Sometimes when people take a moment of introspection, they realise that perhaps they are not the perfect figures they thought they are. I’m not talking about physical features, but your skill sets and non-verbal behaviour. You might find yourself to be a micromanager, an introvert or even someone who is both. The possibilities of your shortcomings are endless. This is the same for the people who you work with. They are imperfect creatures as well. Except for some people, including you and me, we often have trouble acknowledging our flaws because God forbid we are not good at everything! In actuality, if being an imperfect being is truly disastrous, then civilisation would have ended a long time ago.
I remember interacting with a bunch of Primary School Children who shared how plants grow. The fundamentals of sunlight and water are necessary in allowing for the production of food and the transporting of nutrients. If there are none, the likelihood of the seed or sapling dying is high. They explained that when a plant doesn’t find the water it needs, it grows its roots further in search of it. Same goes for sunlight. A plant will grow towards an opening where it is in the best position to achieve sunlight, even if it's just a crack in a wall. Plants like these also tend to be stronger than those who have an unobstructed release of water and sunlight. This idea is something that can be translated in our everyday lives. When we come across a brick wall, good leaders do not wallow in self-pity or admit defeat. They push harder to make the best of what they have. If anything, they work around it and get stronger. This proverbial room we are trapped in are the shortcomings of ourselves and those around us. They are obstacles that obstruct us from reaching our maximum potential, yet are also important factors in allowing us to build greater strategies and skills in the future.

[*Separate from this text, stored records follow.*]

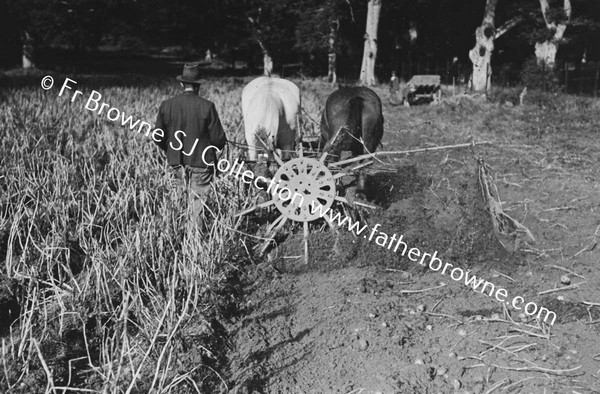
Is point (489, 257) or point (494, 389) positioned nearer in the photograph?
point (494, 389)

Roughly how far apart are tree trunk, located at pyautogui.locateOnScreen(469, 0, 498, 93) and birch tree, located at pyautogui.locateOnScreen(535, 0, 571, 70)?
1.75m

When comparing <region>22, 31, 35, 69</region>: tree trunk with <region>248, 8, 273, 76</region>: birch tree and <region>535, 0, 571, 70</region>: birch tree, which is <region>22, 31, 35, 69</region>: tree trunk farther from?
<region>535, 0, 571, 70</region>: birch tree

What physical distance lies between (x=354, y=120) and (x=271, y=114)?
851mm

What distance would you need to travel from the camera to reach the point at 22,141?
21.8 feet

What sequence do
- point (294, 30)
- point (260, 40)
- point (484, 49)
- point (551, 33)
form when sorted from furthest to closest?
point (294, 30), point (260, 40), point (484, 49), point (551, 33)

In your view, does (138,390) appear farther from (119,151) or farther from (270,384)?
(119,151)

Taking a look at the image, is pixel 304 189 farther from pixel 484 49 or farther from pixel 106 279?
pixel 484 49

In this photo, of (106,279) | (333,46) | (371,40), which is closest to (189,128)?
(106,279)

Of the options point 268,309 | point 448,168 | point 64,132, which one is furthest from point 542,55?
point 268,309

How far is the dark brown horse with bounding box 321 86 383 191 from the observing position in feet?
20.2

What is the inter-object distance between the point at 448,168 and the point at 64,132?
4.84 metres

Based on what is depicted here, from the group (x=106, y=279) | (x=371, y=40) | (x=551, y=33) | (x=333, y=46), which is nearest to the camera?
(x=106, y=279)

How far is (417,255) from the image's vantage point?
507 centimetres

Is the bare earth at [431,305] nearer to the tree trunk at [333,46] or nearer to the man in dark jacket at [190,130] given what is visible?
the man in dark jacket at [190,130]
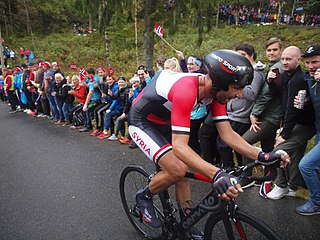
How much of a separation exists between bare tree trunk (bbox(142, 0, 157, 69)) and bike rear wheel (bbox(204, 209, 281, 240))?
7.93 meters

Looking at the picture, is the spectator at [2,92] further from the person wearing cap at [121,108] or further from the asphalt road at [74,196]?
the person wearing cap at [121,108]

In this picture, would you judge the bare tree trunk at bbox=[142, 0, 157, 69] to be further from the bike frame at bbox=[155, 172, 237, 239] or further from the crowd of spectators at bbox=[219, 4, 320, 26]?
the crowd of spectators at bbox=[219, 4, 320, 26]

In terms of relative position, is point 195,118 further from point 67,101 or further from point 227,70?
point 67,101

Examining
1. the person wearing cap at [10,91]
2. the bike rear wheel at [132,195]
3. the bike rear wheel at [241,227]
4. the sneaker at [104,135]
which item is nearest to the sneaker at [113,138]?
the sneaker at [104,135]

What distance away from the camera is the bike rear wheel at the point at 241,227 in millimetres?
1838

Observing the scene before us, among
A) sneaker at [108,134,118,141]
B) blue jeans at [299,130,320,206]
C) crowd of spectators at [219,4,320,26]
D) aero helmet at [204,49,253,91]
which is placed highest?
crowd of spectators at [219,4,320,26]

Being first able to acknowledge that you do not have the same luxury (water and sunlight) as the others gives you a heightened perspective and is the impetus to better yourself. As famous mathematical statistician Nassim Nicholas Taleb put it: “The resilient resists shocks and stays the same; the antifragile gets better.” If you do not adapt, you risk being eliminated.

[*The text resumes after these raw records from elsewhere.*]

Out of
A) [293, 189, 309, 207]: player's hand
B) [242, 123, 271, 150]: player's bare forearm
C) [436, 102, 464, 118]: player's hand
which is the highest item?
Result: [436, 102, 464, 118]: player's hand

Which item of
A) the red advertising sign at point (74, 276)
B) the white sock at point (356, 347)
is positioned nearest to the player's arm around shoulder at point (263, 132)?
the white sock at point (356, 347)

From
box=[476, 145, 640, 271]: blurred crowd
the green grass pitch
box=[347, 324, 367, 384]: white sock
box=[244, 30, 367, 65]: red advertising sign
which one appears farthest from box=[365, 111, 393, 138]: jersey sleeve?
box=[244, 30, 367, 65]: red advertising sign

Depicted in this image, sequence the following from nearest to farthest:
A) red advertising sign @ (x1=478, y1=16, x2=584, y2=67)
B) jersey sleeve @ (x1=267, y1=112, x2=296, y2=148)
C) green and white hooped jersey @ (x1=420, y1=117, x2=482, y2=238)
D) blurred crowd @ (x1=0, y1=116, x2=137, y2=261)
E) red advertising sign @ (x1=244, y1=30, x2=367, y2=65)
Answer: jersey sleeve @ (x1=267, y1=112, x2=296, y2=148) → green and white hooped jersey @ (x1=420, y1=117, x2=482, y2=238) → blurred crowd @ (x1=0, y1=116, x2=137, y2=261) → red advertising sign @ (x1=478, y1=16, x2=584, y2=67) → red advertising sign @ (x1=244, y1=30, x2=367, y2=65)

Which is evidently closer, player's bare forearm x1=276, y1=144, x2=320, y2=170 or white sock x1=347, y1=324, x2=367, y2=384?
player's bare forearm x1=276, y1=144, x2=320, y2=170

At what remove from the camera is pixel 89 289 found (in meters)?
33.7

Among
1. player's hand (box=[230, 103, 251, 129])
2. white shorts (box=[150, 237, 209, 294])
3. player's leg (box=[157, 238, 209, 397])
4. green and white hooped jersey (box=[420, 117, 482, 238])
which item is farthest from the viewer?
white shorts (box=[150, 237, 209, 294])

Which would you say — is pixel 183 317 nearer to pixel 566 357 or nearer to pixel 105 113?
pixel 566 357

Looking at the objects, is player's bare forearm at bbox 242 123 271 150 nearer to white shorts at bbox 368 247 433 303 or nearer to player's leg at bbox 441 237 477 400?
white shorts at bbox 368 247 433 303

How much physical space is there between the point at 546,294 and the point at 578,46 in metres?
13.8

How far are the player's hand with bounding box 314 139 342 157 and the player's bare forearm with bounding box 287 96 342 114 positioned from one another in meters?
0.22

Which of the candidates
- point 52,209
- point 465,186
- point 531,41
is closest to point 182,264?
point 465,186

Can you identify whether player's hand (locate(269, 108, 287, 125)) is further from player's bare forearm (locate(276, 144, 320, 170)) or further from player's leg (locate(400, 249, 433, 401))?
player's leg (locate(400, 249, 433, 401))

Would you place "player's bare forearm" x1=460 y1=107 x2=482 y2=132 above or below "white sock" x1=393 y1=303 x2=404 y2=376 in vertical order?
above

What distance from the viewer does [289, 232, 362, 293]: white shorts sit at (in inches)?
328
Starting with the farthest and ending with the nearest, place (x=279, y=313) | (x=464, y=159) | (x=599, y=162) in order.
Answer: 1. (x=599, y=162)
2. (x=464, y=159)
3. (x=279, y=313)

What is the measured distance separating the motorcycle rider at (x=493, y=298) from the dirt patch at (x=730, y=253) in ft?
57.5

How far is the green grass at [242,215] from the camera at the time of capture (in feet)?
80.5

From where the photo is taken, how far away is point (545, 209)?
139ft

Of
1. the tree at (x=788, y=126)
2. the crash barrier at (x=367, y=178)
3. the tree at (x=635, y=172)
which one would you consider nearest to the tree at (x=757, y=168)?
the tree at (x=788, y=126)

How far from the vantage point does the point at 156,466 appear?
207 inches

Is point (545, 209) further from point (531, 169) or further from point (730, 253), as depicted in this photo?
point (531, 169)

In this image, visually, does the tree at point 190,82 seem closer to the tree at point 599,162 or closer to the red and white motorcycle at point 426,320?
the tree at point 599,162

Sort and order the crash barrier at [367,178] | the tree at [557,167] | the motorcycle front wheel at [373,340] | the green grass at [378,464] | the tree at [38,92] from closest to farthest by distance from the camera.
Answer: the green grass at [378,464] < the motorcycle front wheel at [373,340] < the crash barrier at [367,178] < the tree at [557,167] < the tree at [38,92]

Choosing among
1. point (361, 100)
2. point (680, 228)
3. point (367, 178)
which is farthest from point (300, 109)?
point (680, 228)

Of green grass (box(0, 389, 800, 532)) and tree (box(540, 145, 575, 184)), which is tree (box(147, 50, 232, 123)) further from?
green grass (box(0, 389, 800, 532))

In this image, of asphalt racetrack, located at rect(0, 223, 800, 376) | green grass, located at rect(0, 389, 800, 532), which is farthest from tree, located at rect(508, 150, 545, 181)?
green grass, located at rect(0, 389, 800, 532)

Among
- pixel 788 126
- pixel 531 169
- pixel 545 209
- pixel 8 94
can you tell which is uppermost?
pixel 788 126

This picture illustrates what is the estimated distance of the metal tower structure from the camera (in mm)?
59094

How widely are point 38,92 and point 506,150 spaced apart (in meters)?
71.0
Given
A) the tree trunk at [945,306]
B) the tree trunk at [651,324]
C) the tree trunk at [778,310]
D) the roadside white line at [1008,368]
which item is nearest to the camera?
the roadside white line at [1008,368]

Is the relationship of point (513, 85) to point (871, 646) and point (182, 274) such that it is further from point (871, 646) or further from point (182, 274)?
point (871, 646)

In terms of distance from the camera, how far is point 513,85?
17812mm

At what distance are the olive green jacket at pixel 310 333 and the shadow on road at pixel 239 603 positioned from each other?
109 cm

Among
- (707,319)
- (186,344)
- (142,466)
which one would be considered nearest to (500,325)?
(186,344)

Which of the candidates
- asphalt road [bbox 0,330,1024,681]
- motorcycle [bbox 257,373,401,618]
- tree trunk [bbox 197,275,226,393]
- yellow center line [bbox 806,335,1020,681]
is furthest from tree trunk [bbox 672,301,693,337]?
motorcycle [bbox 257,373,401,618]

3. Keep an open mind; Do not resist
If your fear is being replaced, then it might be irrationality and paranoia, but there is also some logic behind it.

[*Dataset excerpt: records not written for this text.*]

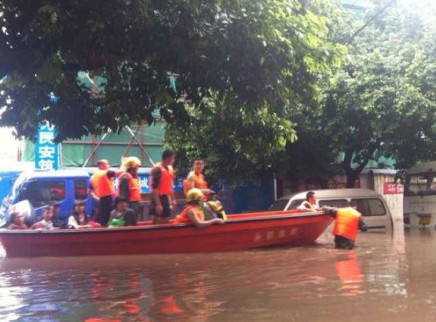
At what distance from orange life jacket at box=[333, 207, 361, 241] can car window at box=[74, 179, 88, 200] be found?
827 cm

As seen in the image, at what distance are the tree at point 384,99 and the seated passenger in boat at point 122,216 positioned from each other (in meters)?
6.62

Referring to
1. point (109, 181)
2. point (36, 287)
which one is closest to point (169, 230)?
point (109, 181)

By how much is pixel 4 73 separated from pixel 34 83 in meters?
0.67

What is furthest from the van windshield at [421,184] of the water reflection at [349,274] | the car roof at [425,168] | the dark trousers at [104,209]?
the dark trousers at [104,209]

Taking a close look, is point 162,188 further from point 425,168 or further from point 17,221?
point 425,168

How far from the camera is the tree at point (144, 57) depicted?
4723 millimetres

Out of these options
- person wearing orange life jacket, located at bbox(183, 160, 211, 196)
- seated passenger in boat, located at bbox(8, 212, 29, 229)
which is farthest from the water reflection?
seated passenger in boat, located at bbox(8, 212, 29, 229)

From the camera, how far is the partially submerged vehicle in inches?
539

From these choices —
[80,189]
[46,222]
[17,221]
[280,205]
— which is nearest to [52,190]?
[80,189]

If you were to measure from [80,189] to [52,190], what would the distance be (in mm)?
831

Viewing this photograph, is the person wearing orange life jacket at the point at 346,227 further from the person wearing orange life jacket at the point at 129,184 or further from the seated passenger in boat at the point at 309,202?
the person wearing orange life jacket at the point at 129,184

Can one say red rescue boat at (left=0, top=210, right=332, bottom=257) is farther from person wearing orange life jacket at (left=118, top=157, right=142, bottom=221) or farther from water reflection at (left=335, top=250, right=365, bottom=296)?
water reflection at (left=335, top=250, right=365, bottom=296)

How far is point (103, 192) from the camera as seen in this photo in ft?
34.3

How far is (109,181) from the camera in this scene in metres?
10.5
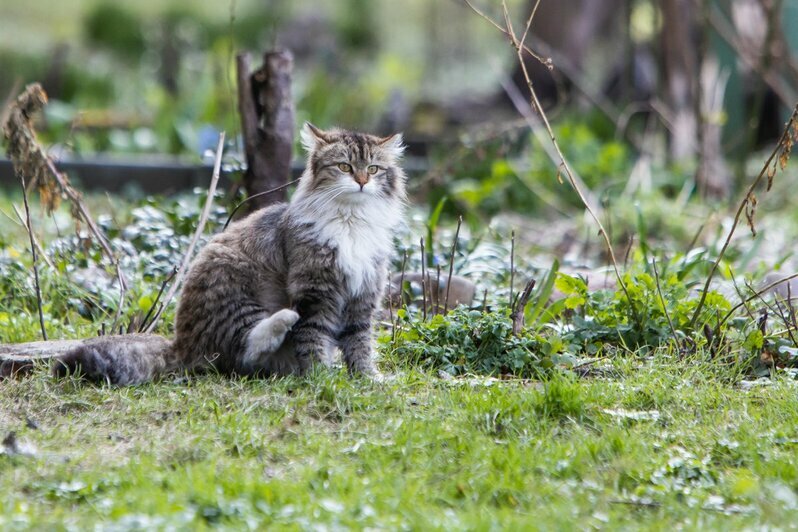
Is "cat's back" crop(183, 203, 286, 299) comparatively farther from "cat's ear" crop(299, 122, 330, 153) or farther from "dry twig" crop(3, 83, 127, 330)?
"dry twig" crop(3, 83, 127, 330)

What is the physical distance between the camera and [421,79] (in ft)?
57.7

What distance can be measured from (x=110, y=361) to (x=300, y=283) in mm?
919

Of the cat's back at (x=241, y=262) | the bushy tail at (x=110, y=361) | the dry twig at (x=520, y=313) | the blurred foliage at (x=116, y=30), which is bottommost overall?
the bushy tail at (x=110, y=361)

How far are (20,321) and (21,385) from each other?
1.09 meters

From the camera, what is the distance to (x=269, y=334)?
4641mm

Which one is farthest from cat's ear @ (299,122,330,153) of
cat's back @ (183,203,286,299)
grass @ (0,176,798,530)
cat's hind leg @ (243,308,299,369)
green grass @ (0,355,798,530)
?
green grass @ (0,355,798,530)

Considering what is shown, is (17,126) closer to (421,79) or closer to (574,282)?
(574,282)

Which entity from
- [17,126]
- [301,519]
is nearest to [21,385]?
[17,126]

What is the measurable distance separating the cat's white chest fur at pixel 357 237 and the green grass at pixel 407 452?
19.9 inches

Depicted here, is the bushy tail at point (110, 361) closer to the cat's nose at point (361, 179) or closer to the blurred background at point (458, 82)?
the cat's nose at point (361, 179)

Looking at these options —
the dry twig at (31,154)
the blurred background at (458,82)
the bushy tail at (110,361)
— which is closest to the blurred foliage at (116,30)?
the blurred background at (458,82)

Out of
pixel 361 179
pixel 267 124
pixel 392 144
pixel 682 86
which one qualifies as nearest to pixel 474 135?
pixel 682 86

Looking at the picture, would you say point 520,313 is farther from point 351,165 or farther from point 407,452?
point 407,452

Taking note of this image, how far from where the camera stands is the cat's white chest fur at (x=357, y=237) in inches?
191
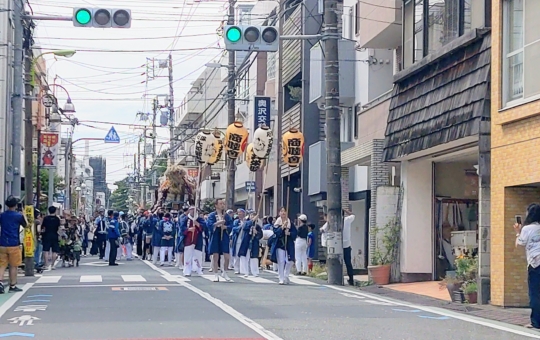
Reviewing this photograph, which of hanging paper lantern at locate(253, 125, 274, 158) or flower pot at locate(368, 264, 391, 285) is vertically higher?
hanging paper lantern at locate(253, 125, 274, 158)

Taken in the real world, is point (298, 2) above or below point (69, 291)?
above

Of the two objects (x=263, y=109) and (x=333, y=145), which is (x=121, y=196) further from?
(x=333, y=145)

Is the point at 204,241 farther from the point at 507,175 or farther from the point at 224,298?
the point at 507,175

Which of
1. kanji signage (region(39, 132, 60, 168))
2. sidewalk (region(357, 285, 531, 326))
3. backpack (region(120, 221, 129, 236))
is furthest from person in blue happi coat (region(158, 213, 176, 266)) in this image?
kanji signage (region(39, 132, 60, 168))

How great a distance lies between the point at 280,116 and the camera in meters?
40.1

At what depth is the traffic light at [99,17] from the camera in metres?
17.4

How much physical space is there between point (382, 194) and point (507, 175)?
6930mm

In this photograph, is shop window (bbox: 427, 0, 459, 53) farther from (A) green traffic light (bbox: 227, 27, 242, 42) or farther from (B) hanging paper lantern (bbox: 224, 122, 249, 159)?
(B) hanging paper lantern (bbox: 224, 122, 249, 159)

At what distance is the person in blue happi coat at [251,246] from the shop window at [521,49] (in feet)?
Result: 32.0

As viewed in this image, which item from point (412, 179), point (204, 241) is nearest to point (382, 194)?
point (412, 179)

When change comes our way, it brings along dissatisfaction and frustration. Being in a foreign environment generates a lot of uncertainty, and you think you are beginning to lose your grip on your skills and power. When we throw other negative emotions into the mix, we lose our pragmatism. Being rational is important in a leader. While life in the office can get competitive and leaders are not immune to being replaced, a good leader understands that a team is only as strong as its weakest link.
That said, the largest resistor is not to technical changes, but to social change. Being thrown into a foreign environment renders your original way of communicating obsolete. You are tasked to face new people, and even a new way of operation and there is no one to guide you. This makes a large proportion of the population less willing to adapt, and many find themselves burnt out.
To deal with this, it is important to remain rational in your decision-making. Regardless of your position, it is important that you attempt to correct mistakes in productivity in your new environment. Essentially, you are bringing along your good practices to enhance the efficiency of your current workplace.
But trying to invoke change in a period of transition is not the same as actually implementing it. Most get disheartened when their efforts do not bear any fruit. They are in fact less willing to do so in the future. In situations like these, it is important to do as the Romans do. Change does not happen overnight, and you should not expect mass changes to commence the moment you decree.
Ultimately making an effort to keep an open mind warrants your own mind to interpret change as less frightening. It prevents you from getting the jitters, and keeps you excited for what’s to come.